To customize which cores WoW uses place SET processAffinityMask "_x_" in your Config.wtf

*Optimal Settings for Multi-core Processors: *

Dual-cores: 

* SET processAffinityMask "3" * 

Tri-cores & i5s: 

* SET processAffinityMask "7" * 

Quad-cores: 

* SET processAffinityMask "15" * 

I7s: 

* SET processAffinityMask "85" 
*




Grüße



Zaza*
*


----------



## c0bRa (3. Februar 2010)

wer wissen will, wie man auf die zahlen kommt: die Zahlen sind die Dezimalschreibweise für Binärwerte,

3 steht hier für 11,  sprich beide Prozessorkerne benutzen
7 steht für 111, also alle 3
15 steht für 1111, we nun z.b. einen prozessorkern für wow nicht nutzen will kann auch die 14 eintragen, was dann nur Prozessorkern 2 3 und 4 nutzen sollte
für den i7s die 85 ist ein spezialfall, da hier 4 reale und 4 virtuelle prozessorkerne zur verfügung stehen, 85 ist hier in der binärmaske 1010101, weil die interne Numerierung der Prozessorkerne immer zwischen real und virtuell wechselt, Kern 1 ist ein realer kern, kern 2 der virtuelle, der vom realen simuliert wird, um nun alle 4 realen zu nutzen, muss man eben die maske auf die 4 realen stellen 


			Dieser Inhalt steht nur eingeloggten Mitgliedern zur Verfügung.


----------



## TheDoggy (3. Februar 2010)

Uh nice, bin auch gespannt, obs sichs bemerktbar macht. Naja, in ner Woche testen... :x


----------



## Yatas (3. Februar 2010)

hi ich hab einen Dual-Core wo muss ich jetzt genau was rein schreiben ?


----------



## TheDoggy (3. Februar 2010)

Steht doch hier. o_O


Zazaba schrieb:


> To customize which cores WoW uses place *SET processAffinityMask "x"* in your *Config.wtf*
> 
> *Optimal Settings for Multi-core Processors: *
> 
> ...


Für Leute mit Leseunwilligkeit nochmal Fettrot.


----------



## Gloir (3. Februar 2010)

hey,

ich wollt noch nachfragen ob ich das richtig verstanden habe:


Also wenn ich n Dual Core Prozessor habe, muss ich eig. gar nix eingeben, da "3" ja die Standarteinstellung is.... wenn ich die Conifg Datei öffne is dort der Befehl: *SET processAffinityMask "3" *nicht vorhanden....

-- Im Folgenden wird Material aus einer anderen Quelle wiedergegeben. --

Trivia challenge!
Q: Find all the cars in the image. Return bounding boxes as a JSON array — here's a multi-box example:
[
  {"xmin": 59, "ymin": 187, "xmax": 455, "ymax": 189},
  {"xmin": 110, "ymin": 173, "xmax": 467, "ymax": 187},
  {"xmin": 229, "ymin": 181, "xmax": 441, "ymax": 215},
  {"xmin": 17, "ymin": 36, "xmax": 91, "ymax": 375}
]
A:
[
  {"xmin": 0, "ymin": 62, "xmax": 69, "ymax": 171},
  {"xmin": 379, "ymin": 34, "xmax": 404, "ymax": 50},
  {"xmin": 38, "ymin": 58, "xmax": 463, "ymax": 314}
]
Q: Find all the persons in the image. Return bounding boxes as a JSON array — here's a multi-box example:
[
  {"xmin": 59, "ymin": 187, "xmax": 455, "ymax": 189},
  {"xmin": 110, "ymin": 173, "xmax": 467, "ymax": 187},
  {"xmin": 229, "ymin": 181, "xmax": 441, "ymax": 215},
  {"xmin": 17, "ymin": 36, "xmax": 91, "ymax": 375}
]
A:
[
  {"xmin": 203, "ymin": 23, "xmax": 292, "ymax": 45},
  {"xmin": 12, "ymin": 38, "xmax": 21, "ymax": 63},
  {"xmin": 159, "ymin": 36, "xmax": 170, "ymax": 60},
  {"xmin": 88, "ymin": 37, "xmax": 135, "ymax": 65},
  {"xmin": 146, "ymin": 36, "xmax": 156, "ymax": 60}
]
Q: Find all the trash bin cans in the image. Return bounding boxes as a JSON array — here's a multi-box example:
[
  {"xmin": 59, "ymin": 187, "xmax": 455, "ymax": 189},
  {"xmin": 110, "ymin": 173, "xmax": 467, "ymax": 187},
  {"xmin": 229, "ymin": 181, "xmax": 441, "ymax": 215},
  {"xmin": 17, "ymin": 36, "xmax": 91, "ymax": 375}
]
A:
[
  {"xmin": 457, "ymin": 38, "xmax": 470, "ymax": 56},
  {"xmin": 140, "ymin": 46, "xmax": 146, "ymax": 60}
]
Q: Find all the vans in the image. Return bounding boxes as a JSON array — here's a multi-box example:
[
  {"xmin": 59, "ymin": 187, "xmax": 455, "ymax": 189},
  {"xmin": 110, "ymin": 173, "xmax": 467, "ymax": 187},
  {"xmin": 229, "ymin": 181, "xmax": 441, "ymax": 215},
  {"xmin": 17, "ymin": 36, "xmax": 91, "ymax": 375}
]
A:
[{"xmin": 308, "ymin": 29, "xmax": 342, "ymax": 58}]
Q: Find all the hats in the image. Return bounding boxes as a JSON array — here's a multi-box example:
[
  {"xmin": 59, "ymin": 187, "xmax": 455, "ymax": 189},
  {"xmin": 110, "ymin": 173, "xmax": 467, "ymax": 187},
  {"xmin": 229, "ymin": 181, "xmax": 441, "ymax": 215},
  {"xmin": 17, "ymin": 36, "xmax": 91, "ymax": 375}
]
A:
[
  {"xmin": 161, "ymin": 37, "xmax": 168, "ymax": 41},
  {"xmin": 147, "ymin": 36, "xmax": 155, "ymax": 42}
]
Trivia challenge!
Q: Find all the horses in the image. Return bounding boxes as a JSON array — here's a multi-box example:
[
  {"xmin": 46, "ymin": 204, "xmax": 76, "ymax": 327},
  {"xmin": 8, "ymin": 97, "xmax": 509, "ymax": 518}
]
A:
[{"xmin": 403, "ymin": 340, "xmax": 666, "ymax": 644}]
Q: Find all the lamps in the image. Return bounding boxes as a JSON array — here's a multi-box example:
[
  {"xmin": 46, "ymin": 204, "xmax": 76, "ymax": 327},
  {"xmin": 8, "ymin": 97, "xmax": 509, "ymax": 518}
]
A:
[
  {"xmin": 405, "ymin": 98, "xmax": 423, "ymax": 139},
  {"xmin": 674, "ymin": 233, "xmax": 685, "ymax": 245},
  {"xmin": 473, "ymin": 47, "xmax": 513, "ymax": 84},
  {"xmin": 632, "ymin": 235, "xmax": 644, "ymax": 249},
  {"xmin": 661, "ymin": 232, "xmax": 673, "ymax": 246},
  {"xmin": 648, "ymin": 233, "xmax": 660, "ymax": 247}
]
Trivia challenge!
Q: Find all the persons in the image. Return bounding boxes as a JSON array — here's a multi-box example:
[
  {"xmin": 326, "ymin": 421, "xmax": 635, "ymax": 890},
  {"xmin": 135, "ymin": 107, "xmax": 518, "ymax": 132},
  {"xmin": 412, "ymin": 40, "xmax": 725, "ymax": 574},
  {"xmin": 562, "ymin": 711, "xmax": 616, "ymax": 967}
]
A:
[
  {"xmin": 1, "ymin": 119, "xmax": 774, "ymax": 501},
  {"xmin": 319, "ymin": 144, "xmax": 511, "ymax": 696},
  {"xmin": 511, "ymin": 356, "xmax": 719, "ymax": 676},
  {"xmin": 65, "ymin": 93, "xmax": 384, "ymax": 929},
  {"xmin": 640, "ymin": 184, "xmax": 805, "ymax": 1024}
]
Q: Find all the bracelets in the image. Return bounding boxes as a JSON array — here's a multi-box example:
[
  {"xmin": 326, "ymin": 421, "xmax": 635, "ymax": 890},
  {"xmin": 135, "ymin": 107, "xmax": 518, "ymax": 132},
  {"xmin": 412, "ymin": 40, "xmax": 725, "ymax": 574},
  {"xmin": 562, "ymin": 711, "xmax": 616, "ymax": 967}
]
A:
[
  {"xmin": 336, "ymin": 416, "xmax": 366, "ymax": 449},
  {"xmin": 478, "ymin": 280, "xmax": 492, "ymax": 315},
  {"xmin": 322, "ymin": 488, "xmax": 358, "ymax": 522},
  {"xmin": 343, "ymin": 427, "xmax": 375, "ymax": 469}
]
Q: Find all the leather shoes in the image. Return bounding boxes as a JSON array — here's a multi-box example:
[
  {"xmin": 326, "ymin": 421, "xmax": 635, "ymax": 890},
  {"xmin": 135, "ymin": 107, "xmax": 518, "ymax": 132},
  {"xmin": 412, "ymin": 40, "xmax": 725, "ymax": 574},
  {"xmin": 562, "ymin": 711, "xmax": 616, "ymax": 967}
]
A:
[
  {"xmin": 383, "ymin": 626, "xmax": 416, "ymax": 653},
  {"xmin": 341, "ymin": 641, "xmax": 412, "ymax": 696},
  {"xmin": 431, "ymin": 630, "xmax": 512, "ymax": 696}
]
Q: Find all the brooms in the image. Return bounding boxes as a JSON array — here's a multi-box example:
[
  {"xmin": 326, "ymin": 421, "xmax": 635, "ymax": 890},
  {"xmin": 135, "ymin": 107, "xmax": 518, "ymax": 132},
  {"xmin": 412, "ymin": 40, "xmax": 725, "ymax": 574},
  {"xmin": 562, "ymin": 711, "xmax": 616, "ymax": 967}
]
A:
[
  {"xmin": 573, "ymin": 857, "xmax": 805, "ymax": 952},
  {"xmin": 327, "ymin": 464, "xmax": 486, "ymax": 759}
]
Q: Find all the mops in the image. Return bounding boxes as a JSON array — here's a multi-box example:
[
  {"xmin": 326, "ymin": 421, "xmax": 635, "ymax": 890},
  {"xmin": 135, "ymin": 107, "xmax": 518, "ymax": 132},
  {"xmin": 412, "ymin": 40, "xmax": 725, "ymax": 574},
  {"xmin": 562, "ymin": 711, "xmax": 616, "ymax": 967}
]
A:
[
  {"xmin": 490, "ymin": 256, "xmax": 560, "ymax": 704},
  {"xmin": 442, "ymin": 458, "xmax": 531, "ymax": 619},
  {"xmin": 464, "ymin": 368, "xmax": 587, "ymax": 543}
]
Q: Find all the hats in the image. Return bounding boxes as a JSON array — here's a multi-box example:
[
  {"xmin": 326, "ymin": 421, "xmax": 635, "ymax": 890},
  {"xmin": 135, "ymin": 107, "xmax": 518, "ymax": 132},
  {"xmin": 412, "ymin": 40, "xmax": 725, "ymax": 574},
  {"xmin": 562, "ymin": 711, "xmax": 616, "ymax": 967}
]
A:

edit: ok die Frage wurde beantwortet, als ich am Post erstellen war.....


----------



## WeRkO (3. Februar 2010)

Steht doch oben: Du gehst in deinen WoW Ordner und sucht nach einer "config.wtf". Diese öffnest du mim Notepad. Dann suchst du nach *SET processAffinityMask *und gibt in die Anführungszeichen dahinter "3" ein. Dann sollte da *SET processAffinityMask "3" *stehen. Das Ganze noch speichern und fertig.

Edit: Doggy war schneller =<


----------



## Yatas (3. Februar 2010)

was du gepostet hast steht bei mir net drin höchstens 
SET coresDetected "2"


----------



## Windelwilli (3. Februar 2010)

Ist nicht die "3" sowieso schon voreingestellt, oder hab ich da was falsch verstanden?


----------



## Caxres (3. Februar 2010)

Tach,

das Zauberwort ist "offiziell".

Die Option ist schon ewig integriert und ich nutze sie auch ne Weile.

Mein i7 rennt mit der Option 8 Kerne ganz gut. Dalaran laggt trotzdem weiter ;-)
Im Taskmanager sieht man das er anfängt alle Kerne zu benutzen. Würde da trotzdem Win7 empfehlen. Vista erkennt noch nicht native welche CPU nur virtuell vorhanden ist.

Wenns jetzt ofiziell wird, umso besser.
Hatte Probleme beim wechseln auf den Desktop, da ist er ab und zu mal eingefroren.

C


----------



## TheDoggy (3. Februar 2010)

Hmkay, in meiner Config.wtf existiert auch (noch) kein SET processAffinityMask-Befehl. 
Naja, mal sehen, ob er, wenn ich das Spiel anständig patchen kann, dazugepatcht wird und wenn nich, einfach reincopypasten.

Aber lul, das Blizz nu von seinem Standardkunden erwartet, zu wissen, wieviele Kerne die CPU bzw welche CPU er hat... 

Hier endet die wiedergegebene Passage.